January 2, 2012

Slow Down


Man in Striped Shirt at the Piano, 1954
Photograph by Roy DeCarava


Excerpts from The Joy of Quiet by Pico Iyer, published December 29, 2011 in The New York Times Sunday Review:


A few months later, I read an interview with the perennially cutting-edge designer Philippe Starck. What allowed him to remain so consistently ahead of the curve? "I never read any magazines or watch TV," he said, perhaps a little hyperbolically. "Nor do I go to cocktail parties, dinners or anything like that." He lived outside conventional ideas, he implied, because "I live alone mostly, in the middle of nowhere."


. . . . . . . .


The urgency of slowing down - to find the time and space to think - is nothing new, of course, and wiser souls have always reminded us that the more attention we pay to the moment, the less time and energy we have to place it in some larger context. "Distraction is the only thing that consoles us for our miseries," the French philosopher Blaise Pascal wrote in the 17th century, "and yet it is itself the greatest of our miseries." He also famously remarked that all of man's problems come from his inability to sit quietly in a room alone.


. . . . . . . . 


We have more and more ways to communicate, as Thoreau noted, but less and less to say.
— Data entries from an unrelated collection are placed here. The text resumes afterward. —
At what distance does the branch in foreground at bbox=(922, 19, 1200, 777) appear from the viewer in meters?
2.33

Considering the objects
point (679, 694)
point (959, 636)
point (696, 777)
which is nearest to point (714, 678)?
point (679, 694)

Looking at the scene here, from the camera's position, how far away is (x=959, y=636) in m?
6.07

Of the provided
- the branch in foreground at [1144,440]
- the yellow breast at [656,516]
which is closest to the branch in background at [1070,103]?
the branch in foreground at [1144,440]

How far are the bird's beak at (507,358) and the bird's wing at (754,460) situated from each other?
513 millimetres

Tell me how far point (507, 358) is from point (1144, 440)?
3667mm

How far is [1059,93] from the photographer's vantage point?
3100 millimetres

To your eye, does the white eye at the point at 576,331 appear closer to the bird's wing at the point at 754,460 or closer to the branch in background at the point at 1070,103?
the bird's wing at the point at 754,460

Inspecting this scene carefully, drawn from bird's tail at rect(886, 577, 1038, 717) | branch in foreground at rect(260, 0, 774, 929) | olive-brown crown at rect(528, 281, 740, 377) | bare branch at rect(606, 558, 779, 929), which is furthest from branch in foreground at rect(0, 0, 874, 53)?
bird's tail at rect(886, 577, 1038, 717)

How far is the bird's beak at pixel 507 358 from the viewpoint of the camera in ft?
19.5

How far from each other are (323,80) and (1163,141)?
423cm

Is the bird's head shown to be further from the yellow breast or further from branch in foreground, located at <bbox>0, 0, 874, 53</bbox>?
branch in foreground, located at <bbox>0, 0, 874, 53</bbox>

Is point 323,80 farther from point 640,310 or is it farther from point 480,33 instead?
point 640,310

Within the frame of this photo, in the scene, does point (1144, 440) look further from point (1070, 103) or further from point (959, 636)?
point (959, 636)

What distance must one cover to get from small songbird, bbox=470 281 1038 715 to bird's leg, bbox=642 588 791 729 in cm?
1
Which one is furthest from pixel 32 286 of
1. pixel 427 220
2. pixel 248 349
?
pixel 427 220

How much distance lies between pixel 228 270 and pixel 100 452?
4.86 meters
Partly because we're so busy communicating. And - as he might also have said - we're rushing to meet so many deadlines that we hardly register that what we need most are lifelines.


. . . . . . . . 


None of this is a matter of principle or asceticism; it's just pure selfishness. Nothing makes me feel better - calmer, clearer and happier - than being in one place, absorbed in a book, a conversation, a piece of music. It's actually something deeper than mere happiness: it's joy, which the monk David Steindl-Rast describes as "that kind of happiness that doesn't depend on what happens."